Column Name  DataType New Data Type Savings In Bytes
CHARGED_AMOUNT DECIMAL(15,2) DECIMAL(8,2) 4
PAST_DUE_AMOUNT DECIMAL(15,2) DECIMAL(8,2) 4

Now, eight bytes per row probably does not sound like a lot, but remember we need to do the math.  Eight bytes times how many rows?  Enough of these columns times billions of rows starts to add up in savings.

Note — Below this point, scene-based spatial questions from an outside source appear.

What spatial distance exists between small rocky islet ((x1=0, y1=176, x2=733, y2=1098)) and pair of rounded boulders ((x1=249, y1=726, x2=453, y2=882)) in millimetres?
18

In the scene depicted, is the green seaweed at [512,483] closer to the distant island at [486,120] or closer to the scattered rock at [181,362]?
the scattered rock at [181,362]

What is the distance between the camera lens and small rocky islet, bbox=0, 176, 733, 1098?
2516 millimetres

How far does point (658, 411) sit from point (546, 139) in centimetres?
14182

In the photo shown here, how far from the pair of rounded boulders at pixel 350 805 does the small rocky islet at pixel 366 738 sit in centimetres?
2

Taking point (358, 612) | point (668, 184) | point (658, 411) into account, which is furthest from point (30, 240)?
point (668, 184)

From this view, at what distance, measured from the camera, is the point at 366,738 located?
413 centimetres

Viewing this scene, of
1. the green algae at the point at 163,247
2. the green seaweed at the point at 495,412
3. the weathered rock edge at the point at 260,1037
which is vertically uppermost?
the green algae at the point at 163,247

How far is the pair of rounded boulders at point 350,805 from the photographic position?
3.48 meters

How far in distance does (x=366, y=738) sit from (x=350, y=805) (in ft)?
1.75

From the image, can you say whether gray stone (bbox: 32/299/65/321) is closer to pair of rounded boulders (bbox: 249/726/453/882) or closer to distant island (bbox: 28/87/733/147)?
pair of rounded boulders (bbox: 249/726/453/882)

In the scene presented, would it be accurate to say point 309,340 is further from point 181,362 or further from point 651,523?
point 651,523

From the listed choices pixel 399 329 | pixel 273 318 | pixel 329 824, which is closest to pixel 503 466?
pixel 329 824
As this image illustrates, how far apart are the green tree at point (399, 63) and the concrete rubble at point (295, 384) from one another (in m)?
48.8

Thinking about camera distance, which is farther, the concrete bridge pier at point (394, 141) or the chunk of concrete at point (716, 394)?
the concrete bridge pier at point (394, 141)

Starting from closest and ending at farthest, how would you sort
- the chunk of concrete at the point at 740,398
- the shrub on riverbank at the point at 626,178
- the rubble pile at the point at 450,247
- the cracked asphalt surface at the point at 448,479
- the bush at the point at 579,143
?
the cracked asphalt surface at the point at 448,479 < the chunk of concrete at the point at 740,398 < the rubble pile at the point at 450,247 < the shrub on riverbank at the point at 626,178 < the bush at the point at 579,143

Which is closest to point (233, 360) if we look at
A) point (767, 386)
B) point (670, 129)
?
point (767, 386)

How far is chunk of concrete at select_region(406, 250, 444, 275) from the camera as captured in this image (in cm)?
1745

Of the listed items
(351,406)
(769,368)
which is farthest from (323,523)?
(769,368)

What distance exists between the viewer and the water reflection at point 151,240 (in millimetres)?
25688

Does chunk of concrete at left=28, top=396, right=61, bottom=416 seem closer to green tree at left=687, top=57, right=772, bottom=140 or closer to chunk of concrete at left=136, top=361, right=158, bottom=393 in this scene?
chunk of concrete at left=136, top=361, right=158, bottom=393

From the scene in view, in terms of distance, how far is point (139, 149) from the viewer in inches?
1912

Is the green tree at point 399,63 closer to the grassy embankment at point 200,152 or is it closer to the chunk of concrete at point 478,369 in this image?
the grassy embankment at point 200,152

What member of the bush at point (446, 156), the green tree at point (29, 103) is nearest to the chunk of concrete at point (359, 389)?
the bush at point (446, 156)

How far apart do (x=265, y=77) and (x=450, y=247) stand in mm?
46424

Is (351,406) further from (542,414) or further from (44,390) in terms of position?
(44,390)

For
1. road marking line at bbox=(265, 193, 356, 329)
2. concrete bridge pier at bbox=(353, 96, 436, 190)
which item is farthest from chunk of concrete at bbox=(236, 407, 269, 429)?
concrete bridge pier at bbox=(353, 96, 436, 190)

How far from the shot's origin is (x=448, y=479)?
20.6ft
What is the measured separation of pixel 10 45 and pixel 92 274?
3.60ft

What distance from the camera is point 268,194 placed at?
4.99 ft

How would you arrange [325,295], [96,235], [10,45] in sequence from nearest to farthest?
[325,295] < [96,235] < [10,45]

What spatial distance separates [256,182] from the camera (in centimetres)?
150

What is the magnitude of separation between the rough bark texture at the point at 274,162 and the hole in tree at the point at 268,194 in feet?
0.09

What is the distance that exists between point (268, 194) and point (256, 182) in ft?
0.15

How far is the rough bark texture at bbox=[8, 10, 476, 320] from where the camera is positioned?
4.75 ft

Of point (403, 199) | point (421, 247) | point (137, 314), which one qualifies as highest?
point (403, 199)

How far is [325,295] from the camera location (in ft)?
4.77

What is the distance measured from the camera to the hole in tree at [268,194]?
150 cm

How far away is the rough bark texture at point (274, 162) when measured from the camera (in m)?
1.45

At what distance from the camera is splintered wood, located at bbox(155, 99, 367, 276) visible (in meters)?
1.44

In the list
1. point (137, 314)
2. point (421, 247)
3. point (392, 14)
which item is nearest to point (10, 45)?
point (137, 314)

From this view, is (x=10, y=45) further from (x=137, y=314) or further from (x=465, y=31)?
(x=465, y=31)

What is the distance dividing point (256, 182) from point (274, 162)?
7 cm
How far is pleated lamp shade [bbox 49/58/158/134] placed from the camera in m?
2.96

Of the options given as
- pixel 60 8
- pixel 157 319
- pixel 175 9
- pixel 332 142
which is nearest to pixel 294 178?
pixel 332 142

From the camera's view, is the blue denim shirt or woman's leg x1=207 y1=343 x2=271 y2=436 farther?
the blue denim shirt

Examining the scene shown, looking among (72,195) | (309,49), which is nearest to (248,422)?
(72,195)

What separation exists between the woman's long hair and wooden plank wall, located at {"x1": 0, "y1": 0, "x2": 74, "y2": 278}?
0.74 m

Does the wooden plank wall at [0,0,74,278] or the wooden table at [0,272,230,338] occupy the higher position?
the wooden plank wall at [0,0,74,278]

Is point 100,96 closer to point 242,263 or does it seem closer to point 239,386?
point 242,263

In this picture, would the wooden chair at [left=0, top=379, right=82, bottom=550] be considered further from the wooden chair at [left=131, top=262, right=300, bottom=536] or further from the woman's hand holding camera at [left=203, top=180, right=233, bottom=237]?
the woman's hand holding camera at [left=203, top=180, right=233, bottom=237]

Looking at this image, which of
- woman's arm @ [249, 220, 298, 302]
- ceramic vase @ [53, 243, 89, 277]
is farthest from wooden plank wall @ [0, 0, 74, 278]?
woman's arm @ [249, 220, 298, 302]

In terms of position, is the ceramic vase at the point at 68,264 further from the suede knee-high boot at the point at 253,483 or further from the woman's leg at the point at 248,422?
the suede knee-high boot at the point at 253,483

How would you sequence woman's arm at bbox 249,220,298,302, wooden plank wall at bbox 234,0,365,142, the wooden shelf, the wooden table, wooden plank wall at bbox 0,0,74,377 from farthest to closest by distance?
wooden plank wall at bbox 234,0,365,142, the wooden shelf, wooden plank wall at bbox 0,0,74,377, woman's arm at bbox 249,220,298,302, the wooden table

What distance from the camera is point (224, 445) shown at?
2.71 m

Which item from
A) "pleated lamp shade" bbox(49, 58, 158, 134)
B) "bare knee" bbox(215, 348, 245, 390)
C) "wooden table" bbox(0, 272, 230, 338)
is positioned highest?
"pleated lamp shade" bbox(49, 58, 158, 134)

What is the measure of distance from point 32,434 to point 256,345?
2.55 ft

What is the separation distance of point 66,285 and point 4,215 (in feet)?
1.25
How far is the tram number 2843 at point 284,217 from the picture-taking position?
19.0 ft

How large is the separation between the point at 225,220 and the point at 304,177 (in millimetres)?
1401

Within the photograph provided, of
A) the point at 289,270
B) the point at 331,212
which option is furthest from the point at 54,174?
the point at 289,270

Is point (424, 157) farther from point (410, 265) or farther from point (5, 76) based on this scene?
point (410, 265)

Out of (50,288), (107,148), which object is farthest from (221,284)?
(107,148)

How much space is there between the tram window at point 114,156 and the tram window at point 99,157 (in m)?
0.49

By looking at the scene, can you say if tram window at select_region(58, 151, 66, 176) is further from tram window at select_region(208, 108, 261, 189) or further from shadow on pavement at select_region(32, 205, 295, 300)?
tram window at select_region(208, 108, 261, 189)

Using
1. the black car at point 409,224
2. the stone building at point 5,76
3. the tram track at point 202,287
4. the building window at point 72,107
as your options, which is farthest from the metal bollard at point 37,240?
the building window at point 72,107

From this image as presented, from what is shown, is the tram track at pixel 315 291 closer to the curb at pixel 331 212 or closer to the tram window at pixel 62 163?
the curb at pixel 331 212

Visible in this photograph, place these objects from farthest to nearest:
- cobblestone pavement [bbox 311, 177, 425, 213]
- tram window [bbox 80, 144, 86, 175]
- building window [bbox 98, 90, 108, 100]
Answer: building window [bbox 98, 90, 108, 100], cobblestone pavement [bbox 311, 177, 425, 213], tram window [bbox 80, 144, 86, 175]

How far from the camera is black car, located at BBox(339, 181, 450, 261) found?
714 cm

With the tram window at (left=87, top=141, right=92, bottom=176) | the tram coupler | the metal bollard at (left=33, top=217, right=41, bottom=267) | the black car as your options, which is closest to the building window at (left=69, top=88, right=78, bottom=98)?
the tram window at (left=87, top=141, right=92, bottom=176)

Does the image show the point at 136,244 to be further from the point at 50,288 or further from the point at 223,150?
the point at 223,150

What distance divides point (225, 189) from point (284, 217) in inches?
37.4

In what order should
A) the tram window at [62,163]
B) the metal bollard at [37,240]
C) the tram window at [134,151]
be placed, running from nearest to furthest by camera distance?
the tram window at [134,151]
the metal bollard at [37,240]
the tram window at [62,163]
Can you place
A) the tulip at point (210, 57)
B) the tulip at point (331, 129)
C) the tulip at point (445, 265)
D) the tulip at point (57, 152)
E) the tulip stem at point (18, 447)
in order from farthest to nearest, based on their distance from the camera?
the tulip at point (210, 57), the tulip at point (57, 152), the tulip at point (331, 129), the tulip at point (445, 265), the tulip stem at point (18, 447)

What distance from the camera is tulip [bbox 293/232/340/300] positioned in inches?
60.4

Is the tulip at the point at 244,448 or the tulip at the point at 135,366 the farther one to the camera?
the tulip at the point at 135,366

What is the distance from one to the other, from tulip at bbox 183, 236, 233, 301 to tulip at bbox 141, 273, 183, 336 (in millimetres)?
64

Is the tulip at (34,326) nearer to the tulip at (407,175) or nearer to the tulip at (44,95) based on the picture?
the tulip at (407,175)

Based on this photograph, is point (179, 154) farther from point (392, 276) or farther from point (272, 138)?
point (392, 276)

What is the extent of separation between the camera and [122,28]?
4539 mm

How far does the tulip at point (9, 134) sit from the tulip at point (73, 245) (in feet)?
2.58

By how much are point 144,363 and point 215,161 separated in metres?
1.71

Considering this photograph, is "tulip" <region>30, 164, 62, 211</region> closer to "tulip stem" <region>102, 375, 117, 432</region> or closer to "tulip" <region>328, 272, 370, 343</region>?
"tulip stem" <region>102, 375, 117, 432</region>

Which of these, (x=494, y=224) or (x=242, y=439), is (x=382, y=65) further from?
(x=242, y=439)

In addition, remember, this is savings “before” compression, so it does not become less effective if the column’s value demographics change.  I like to think of this as “hard” savings versus “soft” or changing savings from compression.

I think that if you start insisting on performing this important step in your modeling process, you will find that with a little effort, it will continuously pay off well.

If you would like to get some of this savings by performing this analysis on existing Teradata tables, your local Professional Services Consultant has access to a tool that they can use to help with this basic analysis (Reference Knowledge Base # KA62796).

Good Luck!

Dave

2 REPLIES

Re: Right Sizing Data for Space Savings and Performance

Very Nice Approach...

I must say this David, your Practical Approach helps in quicker & efficient understanding than other Theoretical Article.

Also, the Same Approach with Integer or other Numeric Datatype is reduce time taken to identify Compressible Values in the table.

Re: Right Sizing Data for Space Savings and Performance

We must not also forget that by applying correct DDL ,  we will minimize the spool / cpu / io on queries which contain Varchar fieds and participate on group by / order by  . Furthermore , on this scenario the gain is not only with the current number of rows of the table , but also  for the total one which produced on a step of the query , for example an attribute of a dimension which has to be shown together with a transactional fact of couple of billion rows.

Unfortunately , the most Accurate DDL  represents how current implementations have been developed  , how weel they now their data and how good they know how Teradata works. The result is really sad.